Important Advice To Get Students Talking Earlier
- Jeremy Tiers

- 53 minutes ago
- 2 min read
I’ve explained in previous articles that casual questions lead to better responses.
Here’s another piece of advice that will help you increase the amount of early engagement you receive from this next class of students. It’s also a strategy that I continue to see very few admissions counselors and enrollment communication teams utilize.
Ask your students what they don’t want, what they don’t like, and what kinds of colleges they think are wrong for them.
Negative questions are smart because as humans it’s much easier for us to talk about what we don’t want or why we don’t like something.

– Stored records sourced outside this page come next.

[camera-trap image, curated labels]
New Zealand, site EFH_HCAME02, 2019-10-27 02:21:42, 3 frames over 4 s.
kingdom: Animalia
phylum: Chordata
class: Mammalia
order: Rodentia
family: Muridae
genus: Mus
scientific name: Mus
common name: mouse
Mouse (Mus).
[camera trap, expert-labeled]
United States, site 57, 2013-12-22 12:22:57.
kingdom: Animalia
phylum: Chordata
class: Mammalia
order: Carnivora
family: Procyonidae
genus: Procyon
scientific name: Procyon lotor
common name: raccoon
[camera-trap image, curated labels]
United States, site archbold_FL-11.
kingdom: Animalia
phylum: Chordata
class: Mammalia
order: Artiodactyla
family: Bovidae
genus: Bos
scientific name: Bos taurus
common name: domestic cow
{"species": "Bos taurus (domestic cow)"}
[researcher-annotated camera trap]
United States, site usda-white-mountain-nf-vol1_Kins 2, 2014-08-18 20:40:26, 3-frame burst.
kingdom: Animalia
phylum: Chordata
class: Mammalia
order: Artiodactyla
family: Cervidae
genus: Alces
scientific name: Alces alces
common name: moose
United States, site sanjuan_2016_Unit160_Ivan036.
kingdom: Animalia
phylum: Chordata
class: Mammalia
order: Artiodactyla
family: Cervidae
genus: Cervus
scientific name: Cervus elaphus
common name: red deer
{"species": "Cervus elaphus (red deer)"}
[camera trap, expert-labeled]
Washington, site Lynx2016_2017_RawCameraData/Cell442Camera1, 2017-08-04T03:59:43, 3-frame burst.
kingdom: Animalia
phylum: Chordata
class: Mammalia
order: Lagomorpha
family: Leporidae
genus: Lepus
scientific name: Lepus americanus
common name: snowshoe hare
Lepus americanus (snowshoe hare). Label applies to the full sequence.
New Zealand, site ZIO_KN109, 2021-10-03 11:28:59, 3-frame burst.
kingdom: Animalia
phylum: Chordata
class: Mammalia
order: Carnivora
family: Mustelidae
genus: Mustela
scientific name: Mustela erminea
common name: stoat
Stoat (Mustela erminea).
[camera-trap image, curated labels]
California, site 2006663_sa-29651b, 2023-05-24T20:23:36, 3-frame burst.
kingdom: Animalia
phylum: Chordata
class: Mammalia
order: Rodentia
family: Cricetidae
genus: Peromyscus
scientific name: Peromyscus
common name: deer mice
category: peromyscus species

Even though a lot of inquiries and prospects aren’t 100% sure what their ideal college experience looks like, many have thoughts on what the wrong kind of school or experience looks like.
If you can get a student to define that for you and have a discussion around it, you’ll better understand their mindset when it comes to important things like the size of their future school, the location, the vibe on campus, and the kind of classroom environment that’s best for them.
So, instead of asking, “What are you looking for in a college?”, ask, “As you’ve been looking at different colleges, what’s something you’ve realized you definitely don’t want?” Or, “What kind of campus environment do you think you’d get tired of pretty quickly?”
Implement this strategy and you’ll find it adds a whole new dimension to your recruiting conversations.